The developers of Fisher's Cove in Lewes have revised their plan for an 18-unit single-family home subdivision on an 11.08-acre parcel off Rodney Avenue. The plan calls for the same number of homes, but with a reconfigured layout.
One proposed lot was moved farther from the Great Marsh, which borders the eastern side of the property. It was added to a row of 11 homes on the northwest end of the property. The plan also relocates a retention pond away from Rodney Avenue properties to a location more central in the development.
Tim Willard, attorney for developer Burke and Rutecki LLC, said the plan was revised based on comments from the city engineer and concerns raised by neighbors.
The original application was submitted in December 2018 and went before the city parks and recreation and planning commissions earlier this year. The planning commission also held a public walkthrough of the property in February.
The new plan calls for 3.46 acres of open space, about 31 percent of the property; more than 1 acre of the open space is wetlands.
As proposed, traffic would enter the development via Rodney Avenue. Two homes are planned for an existing open field near the entrance. From there, an interior street would cut around wetlands to a loop. Five homes are planned to border existing Rodney Avenue properties, with the remaining 11 in a line on the northwest end, bordering University of Delaware property.
The loop is new to the plan. Previously, the developer had proposed a T, with a single street dead-ending to the east and west.
Within the loop will be the relocated stormwater management facility. Water collected in the pond will be directed to a pipe that goes under the roadway and into an adjacent marsh area.
The plan calls for a bulkhead along the Great Marsh, which drew criticism at the April 15 parks and recreation meeting.
“The center [of the development] is the lowest area,” said commissioner Rodney Robinson. “That’s where the water from the marsh goes right now, and you’re basically going to stop that from happening.”
Hoornkill resident Patty Campanelli said she worries the bulkhead will push more water toward her home.
“If the flow of the natural marsh is not allowed to fill in where it used to on that property, it will be retained in the marsh, and that means more water is going to be pushed onto Hoornkill,” she said.
Most of the homes on Rodney and Hoornkill avenues were built prior to FEMA regulations. Built below the flood plain, they are more susceptible to flooding.
“Flood plains grow,” said Rodney Avenue resident Janice Pinto. “And they continue to grow. When we moved to Rodney Avenue about 12 years ago, we weren’t in the flood plain. We are now.”
Parks and Rec Commissioner Mardi Thompson urged the planning commission to prohibit a bulkhead.
“I’ve read scientific papers on this, and they just don’t work all that well,” she said. “I would like the planning commission to look at requiring a soft edge rather than a bulkhead.”
Tom West, the city’s planning and development officer, said a detailed stormwater plan is not required for preliminary consent. He said the final design will be approved by Sussex Conservation District, but the city can offer an opinion.
“I think we really need to get the experts to look at it and weigh in on it if the city is going to form a position,” he said.

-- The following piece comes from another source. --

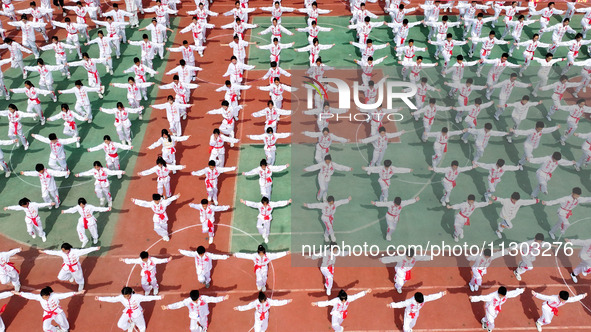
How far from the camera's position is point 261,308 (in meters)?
12.8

The historic Fisher House along Pilottown Road adjacent to Fisher's Cove, included as part of the original development application, was removed from the revised plan. Developer Justin Healy said they are close to selling the property to buyers interested in preserving the historic character of the home and it didn’t make sense to keep the property in the planned homeowners association. He said they’ve applied for a minor subdivision to adjust the property line with Fisher's Cove.

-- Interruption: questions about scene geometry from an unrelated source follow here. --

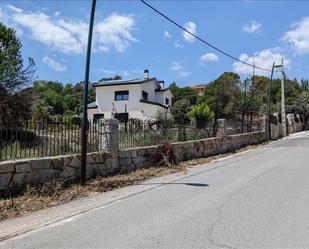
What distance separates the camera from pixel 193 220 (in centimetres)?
648

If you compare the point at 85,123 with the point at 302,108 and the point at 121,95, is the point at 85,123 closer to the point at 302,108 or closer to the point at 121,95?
the point at 121,95

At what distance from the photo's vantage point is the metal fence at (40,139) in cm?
894

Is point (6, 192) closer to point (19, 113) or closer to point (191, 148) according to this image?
point (19, 113)

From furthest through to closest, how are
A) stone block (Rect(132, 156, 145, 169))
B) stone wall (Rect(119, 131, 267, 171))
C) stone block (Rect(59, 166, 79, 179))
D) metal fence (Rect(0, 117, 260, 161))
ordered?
stone block (Rect(132, 156, 145, 169)), stone wall (Rect(119, 131, 267, 171)), stone block (Rect(59, 166, 79, 179)), metal fence (Rect(0, 117, 260, 161))

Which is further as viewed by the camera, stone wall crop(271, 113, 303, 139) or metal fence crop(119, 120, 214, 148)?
stone wall crop(271, 113, 303, 139)

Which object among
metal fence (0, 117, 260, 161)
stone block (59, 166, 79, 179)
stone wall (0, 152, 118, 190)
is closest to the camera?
stone wall (0, 152, 118, 190)

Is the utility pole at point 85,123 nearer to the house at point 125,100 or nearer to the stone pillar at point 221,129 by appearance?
the stone pillar at point 221,129

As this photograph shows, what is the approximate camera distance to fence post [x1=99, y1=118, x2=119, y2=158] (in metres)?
11.6

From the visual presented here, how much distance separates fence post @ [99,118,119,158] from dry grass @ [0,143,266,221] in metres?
0.81

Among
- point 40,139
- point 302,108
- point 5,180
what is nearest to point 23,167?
point 5,180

Remaining in the plan is a proposed mulch or oyster shell path to Pilottown Road along the edge of the Fisher House property for Fisher's Cove residents to access boat slips and the green space along the Lewes-Rehoboth Canal.
That canalfront area was included as open space in the original plan, but was removed in the revised plan. Healy said the property will be deeded to and maintained by the homeowners association, giving all Fisher's Cove residents access to it, and five boat slips will be available to residents.
At the April 15 meeting, the developers were criticized for packing too many homes in a small space. Healy took exception to those comments.
“We’re allowed to have 10,000-square-foot lots. On average, we’re at 13,000,” he said. “We really went about the density in a way we thought would make a really nice community, have nice values and take into consideration a lot of things that are not being taken into consideration by other developers. This is well thought out.”
Healy said he plans to go above and beyond city code by adding a tree ordinance into the HOA bylaws, requiring homeowners to receive permission before knocking down a tree over 6 inches in diameter.
The parks and recreation commission was tasked with reviewing the plan’s proposed landscaping and its impact on the environment and neighboring park and natural areas.
A report will be submitted to the planning commission, which will consider the comments as part of the preliminary consent approval process.